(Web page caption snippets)
>>>>>
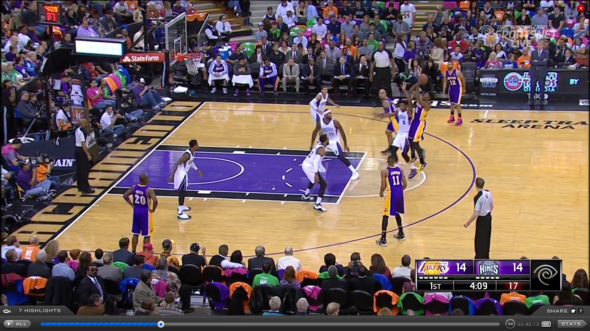 Nick Young Airball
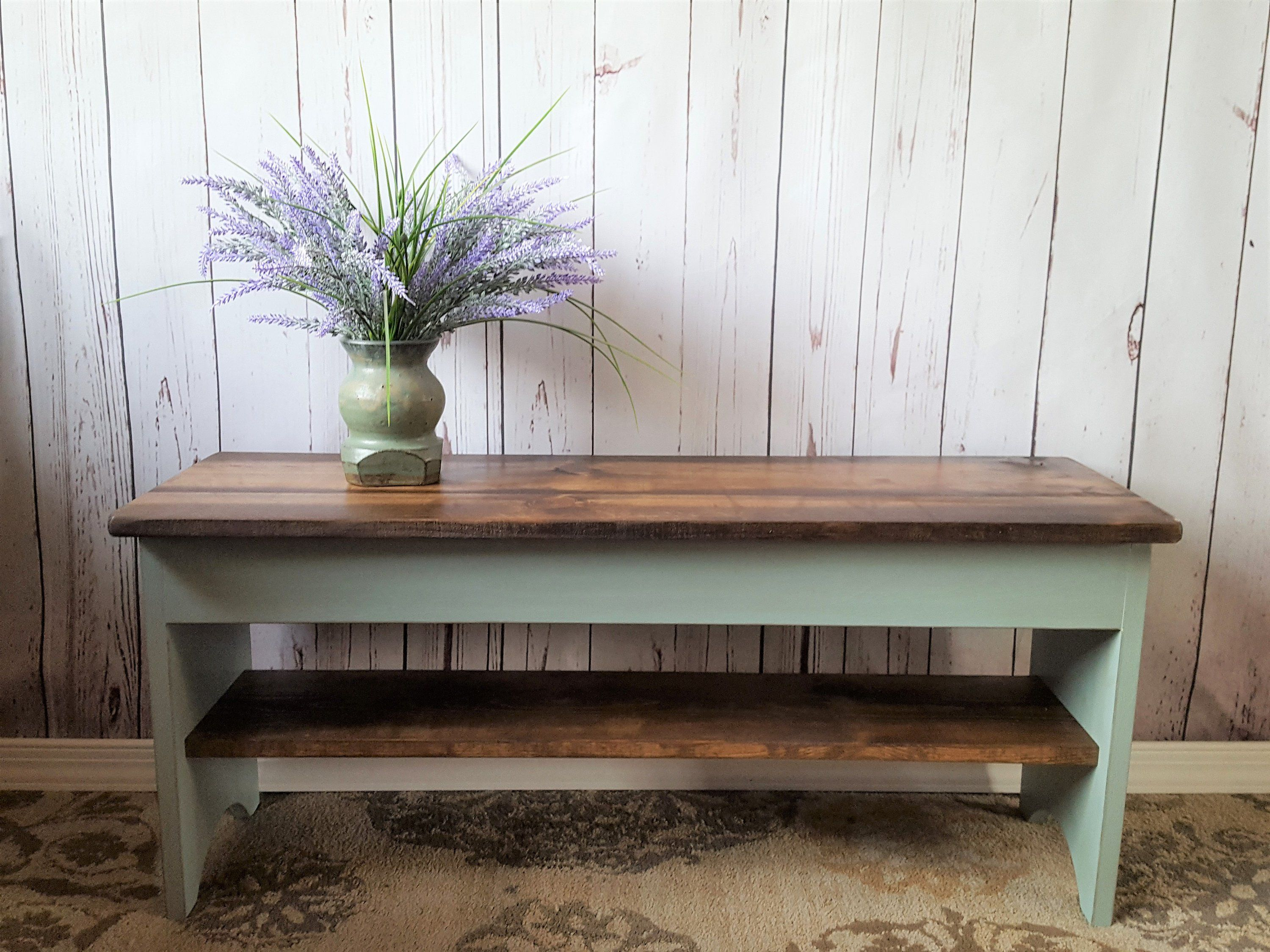 "42"" Farmhouse Bench Storage, Shoe Shelf, Rustic"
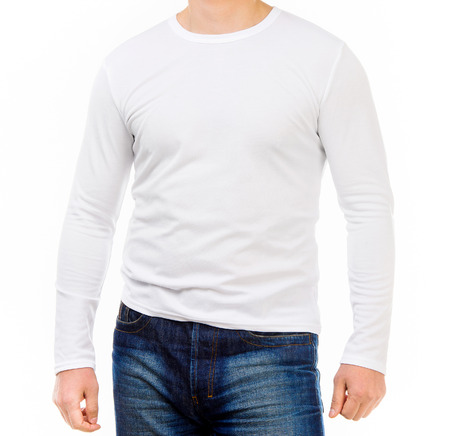 shirt sleeves: young man in a white shirt with long sleeves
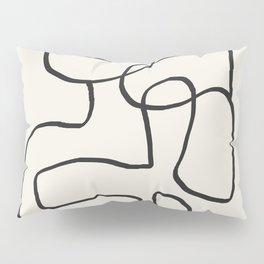 Abstract line art 15 Pillow Sham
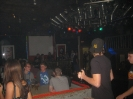 XXL-Cocktailparty am 28.09.13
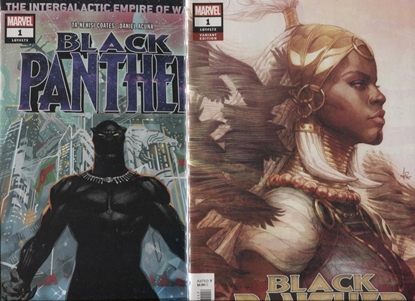 Picture of BLACK PANTHER #1 1ST PRINT & ARTGERM VARIANT SET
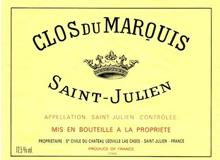 Clos Du Marquis 2016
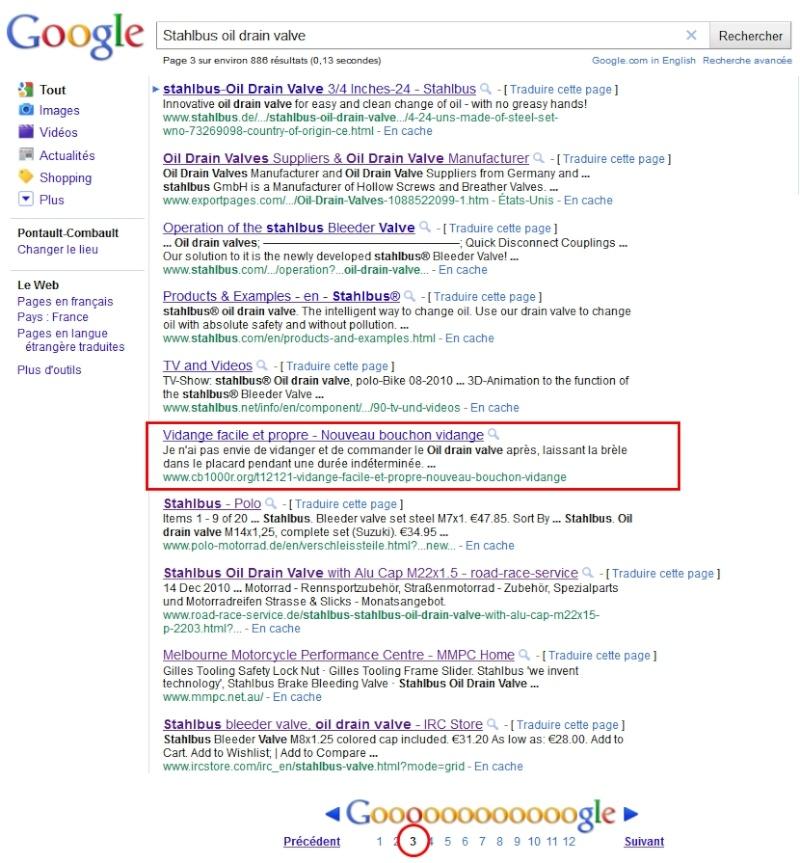 Vidange facile et propre - Nouveau bouchon vidange Google10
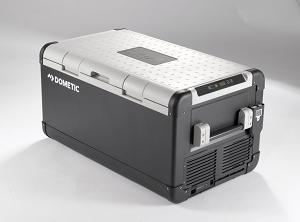 多美达CCX90冷链冰箱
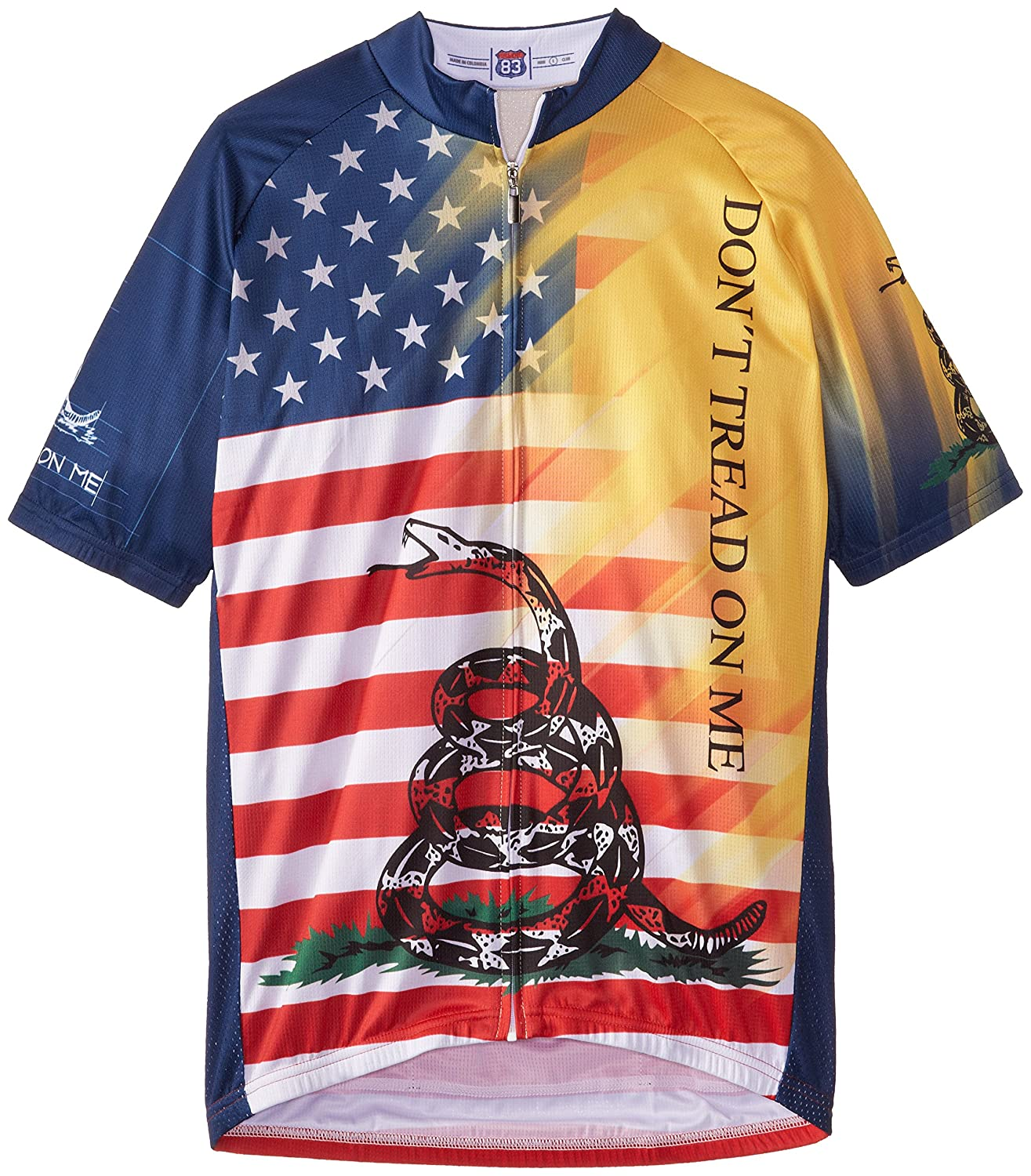 83sportswear Don & 039;t Tread On Me Cycling Jersey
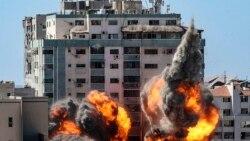 Sukob na Bliskom istoku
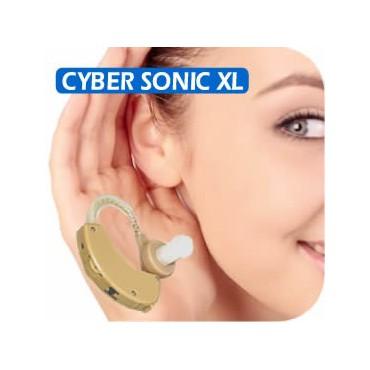 Audifono Amplificador Sonido Cyber Sonic Tipo Silver Sonic Xl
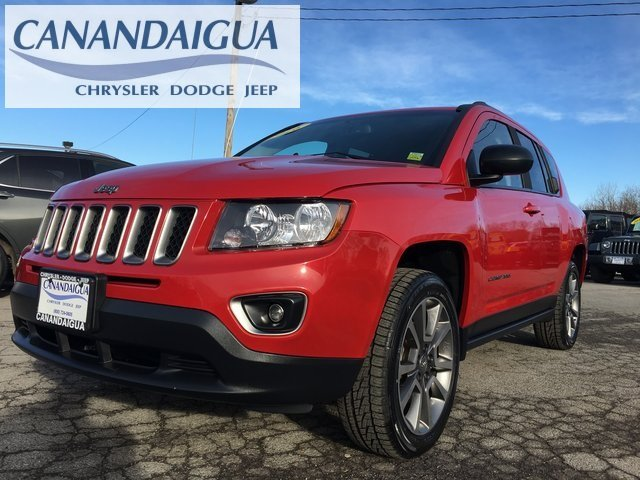 Jeep Compass 2016 $19002.00 incacar.com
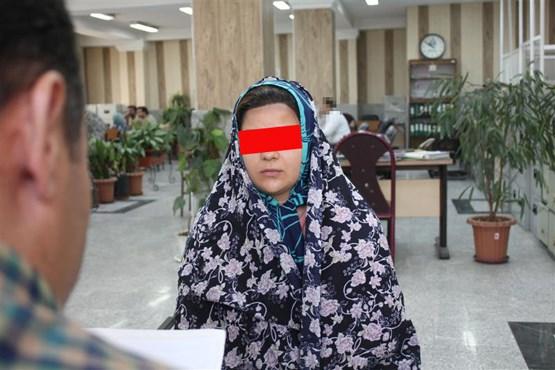 ماجرای زن ۲۱ که شوهرش را کُشت و دیروز اعدام شد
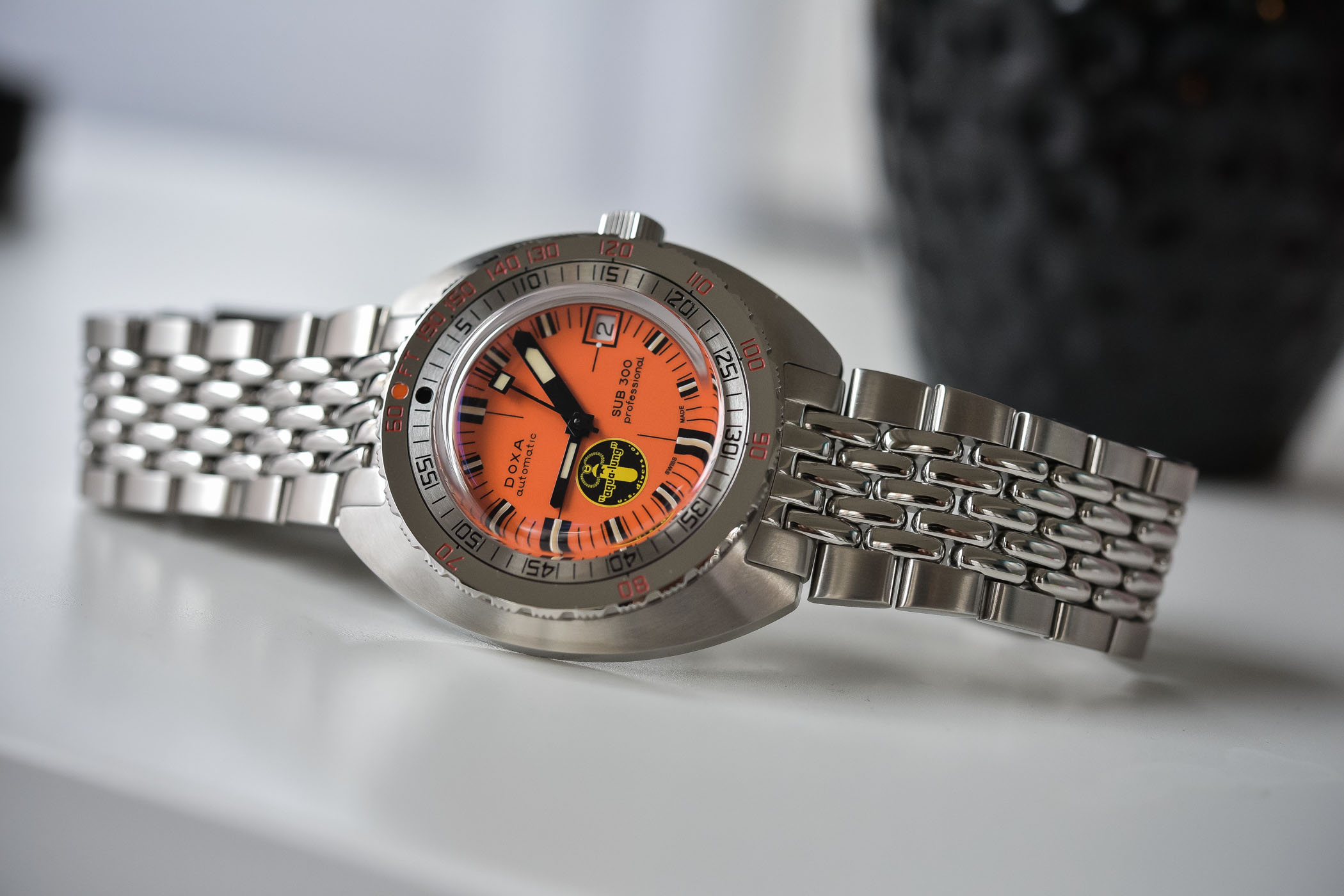 Doxa SUB-300 Black Lung Reissue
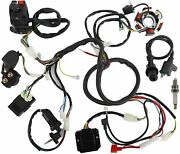 Auinland Electrics Stator Coil Cdi Wiring Harness Solenoid Relay Spark Plug
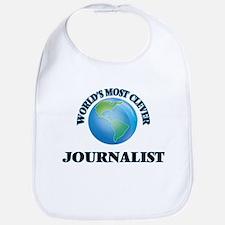 World's Most Clever Journalist Bib
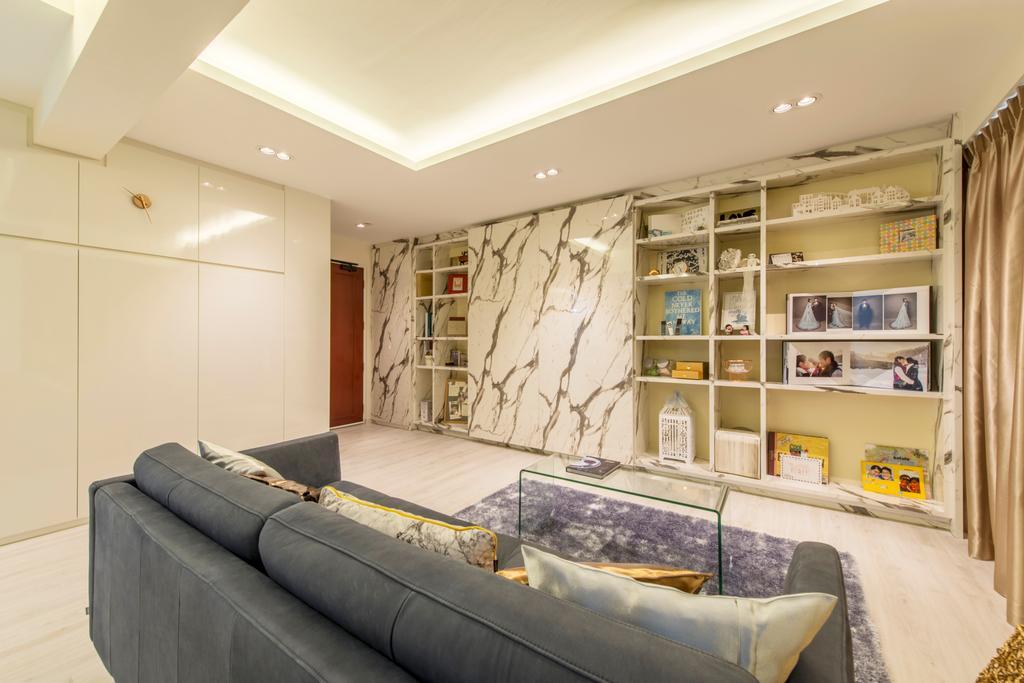 Minimalistic, HDB, Living Room, Circuit Road, Interior Designer, Space Define Interior, Couch, Furniture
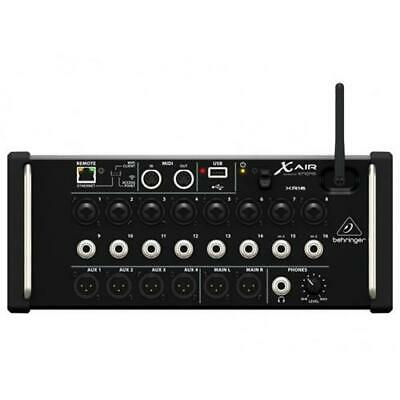 Behringer Xr16 Mixer Digitale X-air Ipad Android Wifi Usb Lan 16 Canali 8 Preamp • 360.38£
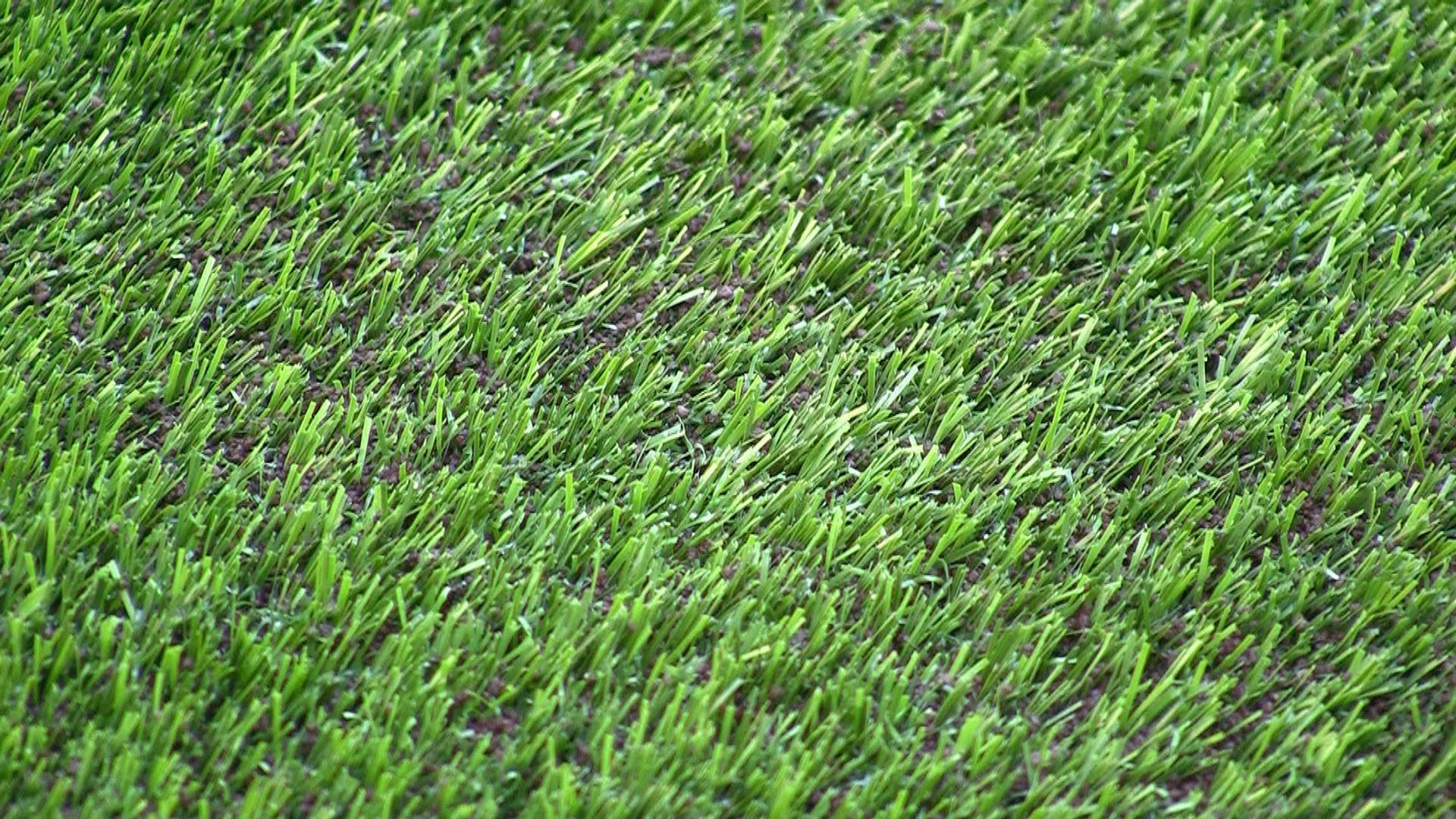 synthetic grass install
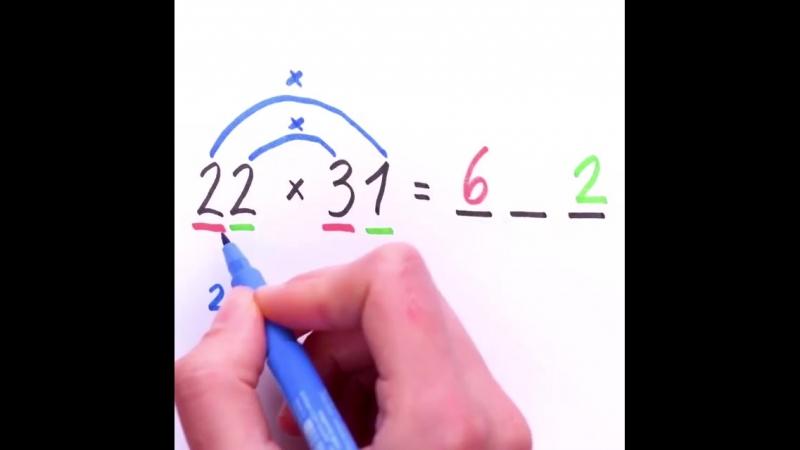 Математические лайфхаки часть 1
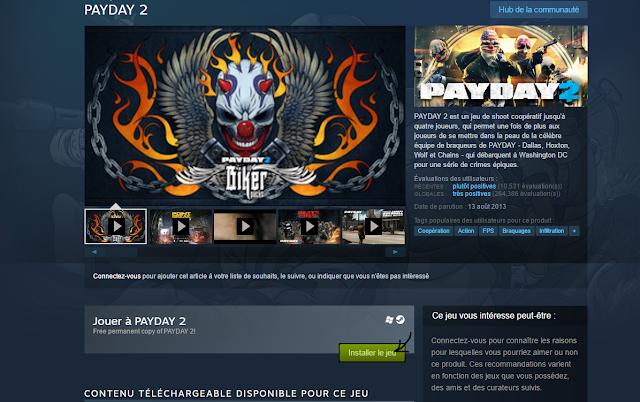 تحميل لعبة الحرب والأكشن Payday 2 مجانا من موقع Steam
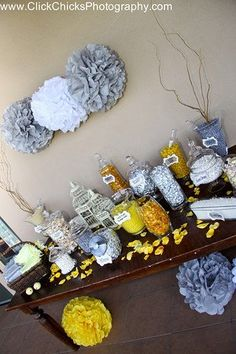 Tissue Pom Poms and Candy bar... Love the candy bar idea.. Tracy and I talked about this last week .. Simple but cute :)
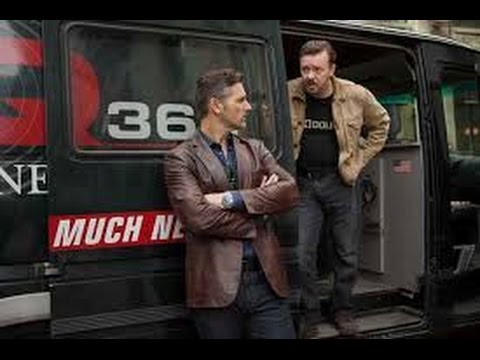 Special Correspondents - Official Trailer - HD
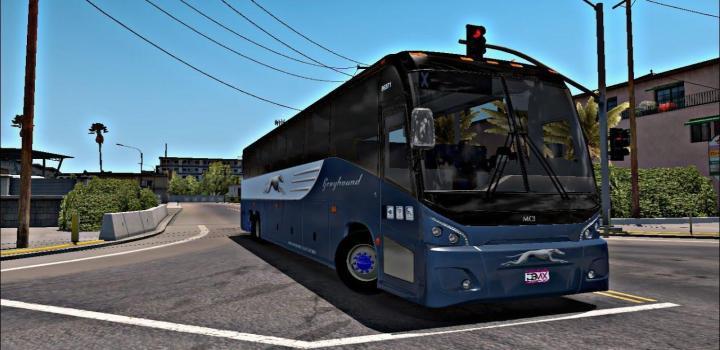 Photo of ATS – Mci J4500 + Interior V2.0 Bus 1.31.x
<<<<<
Every entry above is to be set down exactly; the pictures are to be left out.

 Nick Young Airball
 "42"" Farmhouse Bench Storage, Shoe Shelf, Rustic"
 shirt sleeves: young man in a white shirt with long sleeves
 Abstract line art 15 Pillow Sham
 XXL-Cocktailparty am 28.09.13
 Picture of BLACK PANTHER #1 1ST PRINT & ARTGERM VARIANT SET
 Clos Du Marquis 2016
 Vidange facile et propre - Nouveau bouchon vidange Google10
 多美达CCX90冷链冰箱
 83sportswear Don & 039;t Tread On Me Cycling Jersey
 Sukob na Bliskom istoku
 Audifono Amplificador Sonido Cyber Sonic Tipo Silver Sonic Xl
 Jeep Compass 2016 $19002.00 incacar.com
 ماجرای زن ۲۱ که شوهرش را کُشت و دیروز اعدام شد
 Doxa SUB-300 Black Lung Reissue
 Auinland Electrics Stator Coil Cdi Wiring Harness Solenoid Relay Spark Plug
 World's Most Clever Journalist Bib
 Minimalistic, HDB, Living Room, Circuit Road, Interior Designer, Space Define Interior, Couch, Furniture
 Behringer Xr16 Mixer Digitale X-air Ipad Android Wifi Usb Lan 16 Canali 8 Preamp • 360.38£
 synthetic grass install
 Математические лайфхаки часть 1
 تحميل لعبة الحرب والأكشن Payday 2 مجانا من موقع Steam
 Tissue Pom Poms and Candy bar... Love the candy bar idea.. Tracy and I talked about this last week .. Simple but cute :)
 Special Correspondents - Official Trailer - HD
 Photo of ATS – Mci J4500 + Interior V2.0 Bus 1.31.x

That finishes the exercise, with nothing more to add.